• **TO DO**: Please repeat, without alteration, the line containing "common name: aardwolf" and every line that follows it to the end of the entries below, and only those lines.

Collected data:
--- --- ---

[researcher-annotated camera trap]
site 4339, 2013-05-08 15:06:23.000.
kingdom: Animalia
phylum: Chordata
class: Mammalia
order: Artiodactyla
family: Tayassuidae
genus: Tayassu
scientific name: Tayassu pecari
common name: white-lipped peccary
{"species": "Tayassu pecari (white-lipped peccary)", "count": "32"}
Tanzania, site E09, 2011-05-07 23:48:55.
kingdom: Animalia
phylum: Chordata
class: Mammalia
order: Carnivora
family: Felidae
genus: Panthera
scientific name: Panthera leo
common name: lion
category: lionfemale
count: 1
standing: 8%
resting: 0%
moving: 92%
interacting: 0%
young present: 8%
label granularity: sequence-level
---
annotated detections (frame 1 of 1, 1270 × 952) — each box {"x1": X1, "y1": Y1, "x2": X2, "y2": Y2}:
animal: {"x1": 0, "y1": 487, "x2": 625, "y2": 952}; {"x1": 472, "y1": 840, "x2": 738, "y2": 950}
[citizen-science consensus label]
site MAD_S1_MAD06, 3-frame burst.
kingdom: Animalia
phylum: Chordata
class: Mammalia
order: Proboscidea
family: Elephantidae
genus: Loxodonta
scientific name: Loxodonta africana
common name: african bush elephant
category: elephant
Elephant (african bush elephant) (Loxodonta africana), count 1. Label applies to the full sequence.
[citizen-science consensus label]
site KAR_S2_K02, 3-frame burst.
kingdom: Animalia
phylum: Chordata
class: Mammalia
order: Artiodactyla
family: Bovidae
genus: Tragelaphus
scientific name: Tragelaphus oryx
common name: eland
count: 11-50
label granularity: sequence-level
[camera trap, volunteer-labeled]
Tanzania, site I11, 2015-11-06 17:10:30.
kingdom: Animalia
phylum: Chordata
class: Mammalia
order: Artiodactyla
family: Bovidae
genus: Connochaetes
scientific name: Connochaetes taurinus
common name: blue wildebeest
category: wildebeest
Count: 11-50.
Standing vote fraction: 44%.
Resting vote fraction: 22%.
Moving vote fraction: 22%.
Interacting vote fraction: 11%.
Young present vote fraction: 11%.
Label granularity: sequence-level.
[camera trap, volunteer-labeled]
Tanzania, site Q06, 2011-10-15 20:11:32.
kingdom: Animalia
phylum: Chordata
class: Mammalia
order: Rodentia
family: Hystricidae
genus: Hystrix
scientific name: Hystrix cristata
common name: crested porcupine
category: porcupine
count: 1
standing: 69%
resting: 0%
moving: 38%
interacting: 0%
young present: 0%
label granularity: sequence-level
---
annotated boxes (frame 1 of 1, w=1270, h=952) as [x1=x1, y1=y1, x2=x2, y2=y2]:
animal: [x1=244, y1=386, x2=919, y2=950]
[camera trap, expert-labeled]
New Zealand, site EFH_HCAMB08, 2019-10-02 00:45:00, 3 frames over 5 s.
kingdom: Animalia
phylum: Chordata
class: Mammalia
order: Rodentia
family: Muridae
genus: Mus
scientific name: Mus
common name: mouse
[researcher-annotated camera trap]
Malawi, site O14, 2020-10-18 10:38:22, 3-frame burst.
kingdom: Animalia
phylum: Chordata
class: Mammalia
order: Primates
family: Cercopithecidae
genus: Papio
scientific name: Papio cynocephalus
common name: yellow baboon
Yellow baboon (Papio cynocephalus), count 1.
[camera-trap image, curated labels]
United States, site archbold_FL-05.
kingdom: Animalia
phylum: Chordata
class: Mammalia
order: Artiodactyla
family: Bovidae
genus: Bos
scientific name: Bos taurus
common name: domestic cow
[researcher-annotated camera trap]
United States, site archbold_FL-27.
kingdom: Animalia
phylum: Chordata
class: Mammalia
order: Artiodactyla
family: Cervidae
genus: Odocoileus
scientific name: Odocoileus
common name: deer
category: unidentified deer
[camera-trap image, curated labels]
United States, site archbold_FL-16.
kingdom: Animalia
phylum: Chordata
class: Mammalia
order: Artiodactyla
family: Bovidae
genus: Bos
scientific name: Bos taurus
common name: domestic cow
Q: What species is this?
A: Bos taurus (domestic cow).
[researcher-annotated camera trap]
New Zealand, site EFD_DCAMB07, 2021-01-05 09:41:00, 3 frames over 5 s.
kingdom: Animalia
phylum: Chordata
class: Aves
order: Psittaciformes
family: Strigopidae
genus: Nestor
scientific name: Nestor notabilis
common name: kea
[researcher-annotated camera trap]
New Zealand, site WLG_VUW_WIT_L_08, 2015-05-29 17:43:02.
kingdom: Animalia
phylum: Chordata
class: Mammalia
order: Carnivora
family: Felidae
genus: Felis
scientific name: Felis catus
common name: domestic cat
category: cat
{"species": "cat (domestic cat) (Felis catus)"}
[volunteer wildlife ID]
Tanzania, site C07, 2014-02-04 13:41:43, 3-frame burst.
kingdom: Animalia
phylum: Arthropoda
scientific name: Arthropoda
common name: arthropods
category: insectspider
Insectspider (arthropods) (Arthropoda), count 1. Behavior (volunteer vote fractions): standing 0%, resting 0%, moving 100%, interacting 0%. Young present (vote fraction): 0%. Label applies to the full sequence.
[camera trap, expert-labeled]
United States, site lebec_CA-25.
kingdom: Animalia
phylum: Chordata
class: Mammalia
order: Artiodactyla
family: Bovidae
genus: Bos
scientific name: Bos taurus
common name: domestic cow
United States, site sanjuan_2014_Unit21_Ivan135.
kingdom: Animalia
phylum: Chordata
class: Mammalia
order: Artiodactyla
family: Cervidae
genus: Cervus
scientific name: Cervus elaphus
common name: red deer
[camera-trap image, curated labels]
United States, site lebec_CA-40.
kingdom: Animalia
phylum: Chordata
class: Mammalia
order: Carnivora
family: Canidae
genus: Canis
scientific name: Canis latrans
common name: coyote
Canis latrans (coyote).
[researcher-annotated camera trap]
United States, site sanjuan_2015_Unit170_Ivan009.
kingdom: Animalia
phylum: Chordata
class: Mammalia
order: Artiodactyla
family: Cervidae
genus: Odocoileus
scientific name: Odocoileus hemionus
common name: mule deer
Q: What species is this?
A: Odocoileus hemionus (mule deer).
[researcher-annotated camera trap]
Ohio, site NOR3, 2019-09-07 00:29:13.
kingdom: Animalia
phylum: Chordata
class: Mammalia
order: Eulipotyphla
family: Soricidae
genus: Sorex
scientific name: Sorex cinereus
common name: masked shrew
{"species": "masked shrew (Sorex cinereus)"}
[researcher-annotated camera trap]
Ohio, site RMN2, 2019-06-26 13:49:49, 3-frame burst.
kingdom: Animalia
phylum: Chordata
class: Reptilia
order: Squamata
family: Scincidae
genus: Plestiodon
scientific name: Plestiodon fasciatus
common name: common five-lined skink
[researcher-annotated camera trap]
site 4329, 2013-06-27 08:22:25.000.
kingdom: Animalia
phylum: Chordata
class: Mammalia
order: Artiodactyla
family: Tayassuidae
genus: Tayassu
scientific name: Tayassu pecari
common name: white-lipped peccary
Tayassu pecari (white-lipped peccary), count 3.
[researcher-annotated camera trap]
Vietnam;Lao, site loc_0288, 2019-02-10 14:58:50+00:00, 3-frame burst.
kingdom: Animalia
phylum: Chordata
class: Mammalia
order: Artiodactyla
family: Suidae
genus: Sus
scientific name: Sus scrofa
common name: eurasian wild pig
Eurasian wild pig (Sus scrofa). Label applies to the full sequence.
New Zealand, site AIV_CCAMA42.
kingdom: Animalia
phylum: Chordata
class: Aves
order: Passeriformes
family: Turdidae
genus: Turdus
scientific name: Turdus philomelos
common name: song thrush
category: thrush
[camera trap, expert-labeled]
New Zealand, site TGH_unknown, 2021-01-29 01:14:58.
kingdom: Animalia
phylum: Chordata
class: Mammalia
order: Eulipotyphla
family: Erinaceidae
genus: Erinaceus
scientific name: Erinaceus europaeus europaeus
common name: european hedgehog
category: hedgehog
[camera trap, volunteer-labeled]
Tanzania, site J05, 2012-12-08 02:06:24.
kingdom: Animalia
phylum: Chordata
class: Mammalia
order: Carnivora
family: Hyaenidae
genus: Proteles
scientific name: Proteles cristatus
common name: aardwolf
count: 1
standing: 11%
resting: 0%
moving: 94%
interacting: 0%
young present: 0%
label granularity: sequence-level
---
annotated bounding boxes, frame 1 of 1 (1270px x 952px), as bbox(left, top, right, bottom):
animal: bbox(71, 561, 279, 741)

--- --- ---

• **TASK ANSWER**:
common name: aardwolf
count: 1
standing: 11%
resting: 0%
moving: 94%
interacting: 0%
young present: 0%
label granularity: sequence-level
---
annotated bounding boxes, frame 1 of 1 (1270px x 952px), as bbox(left, top, right, bottom):
animal: bbox(71, 561, 279, 741)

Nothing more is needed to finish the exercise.